[Provided entries — start]
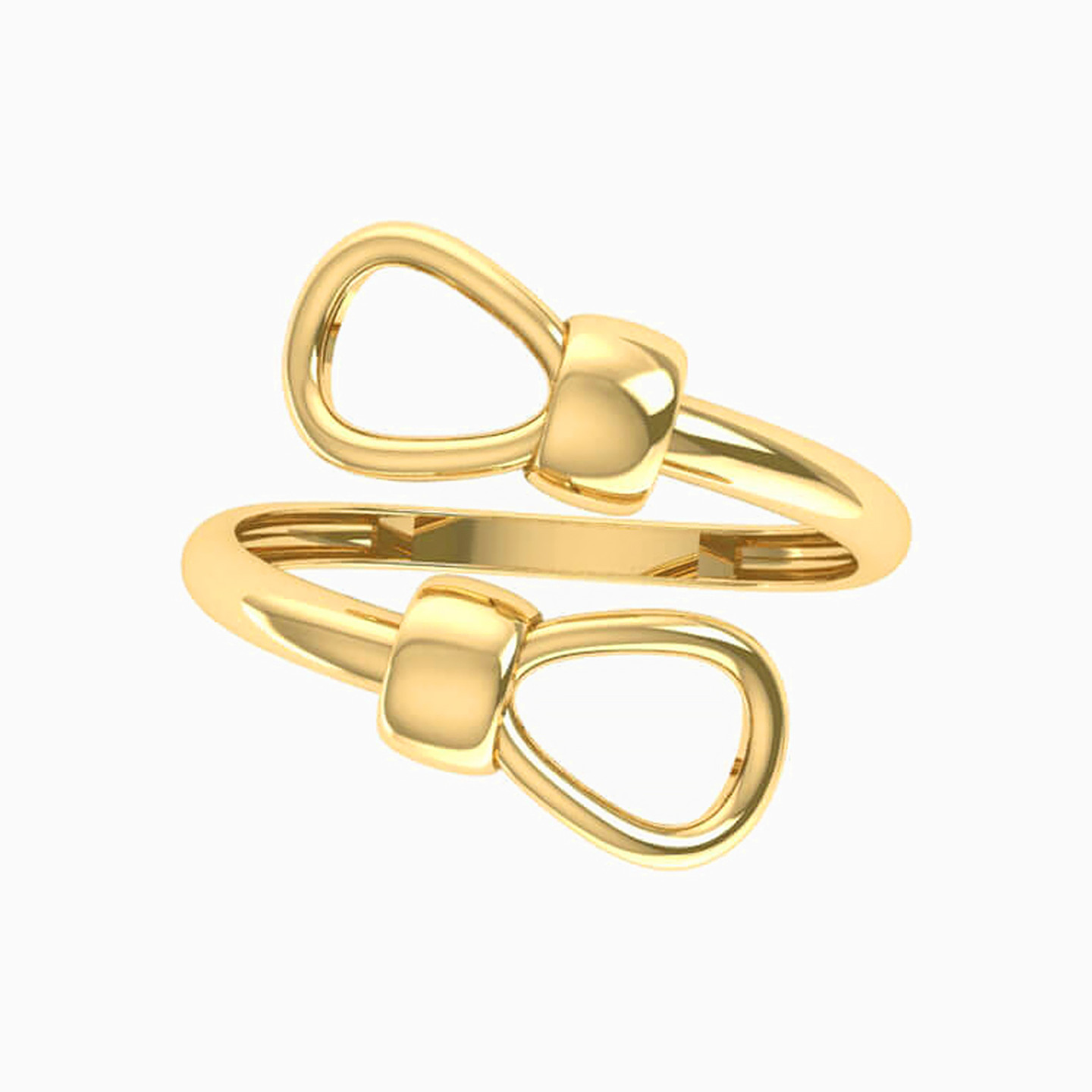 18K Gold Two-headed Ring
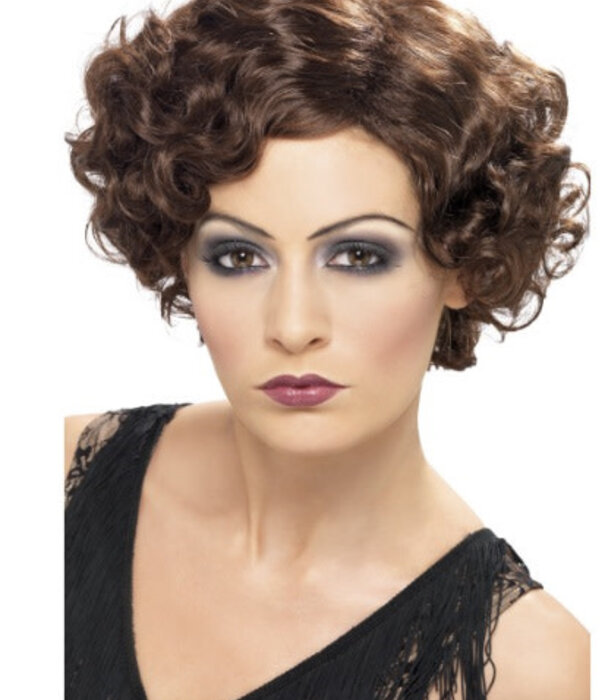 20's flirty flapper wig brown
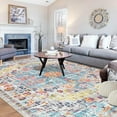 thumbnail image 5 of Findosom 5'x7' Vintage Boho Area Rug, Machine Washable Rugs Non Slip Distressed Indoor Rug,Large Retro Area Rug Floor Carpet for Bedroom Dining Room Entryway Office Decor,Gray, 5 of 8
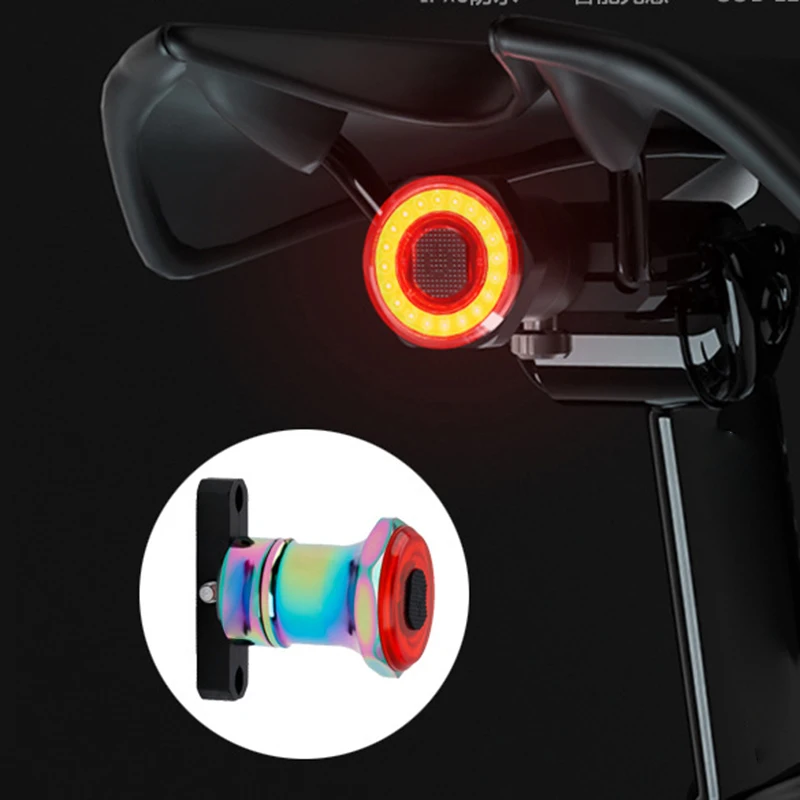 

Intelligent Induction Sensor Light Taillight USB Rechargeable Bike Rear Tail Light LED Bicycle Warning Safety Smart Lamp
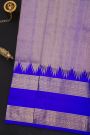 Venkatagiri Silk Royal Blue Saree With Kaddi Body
[Provided entries — finish]
[Provided entries — start]
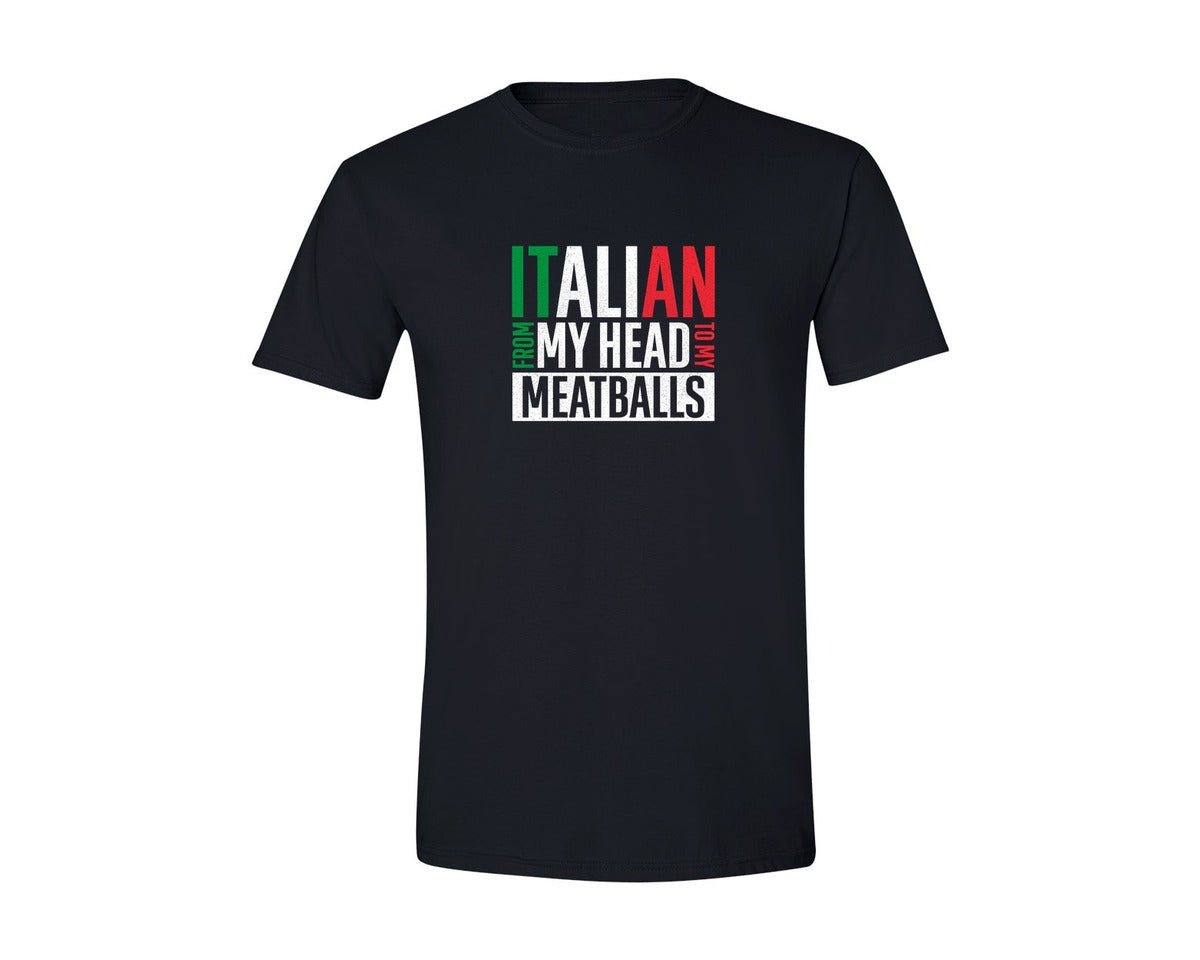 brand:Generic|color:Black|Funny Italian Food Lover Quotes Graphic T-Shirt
[Provided entries — finish]
## Task
Range to copy from the records above: the line containing "thumbnail image 5" to the line containing "Venkatagiri Silk Royal", both included. Output those lines exactly and only those, skipping pictures.

## Exercise result
 thumbnail image 5 of Findosom 5'x7' Vintage Boho Area Rug, Machine Washable Rugs Non Slip Distressed Indoor Rug,Large Retro Area Rug Floor Carpet for Bedroom Dining Room Entryway Office Decor,Gray, 5 of 8

Intelligent Induction Sensor Light Taillight USB Rechargeable Bike Rear Tail Light LED Bicycle Warning Safety Smart Lamp
 Venkatagiri Silk Royal Blue Saree With Kaddi Body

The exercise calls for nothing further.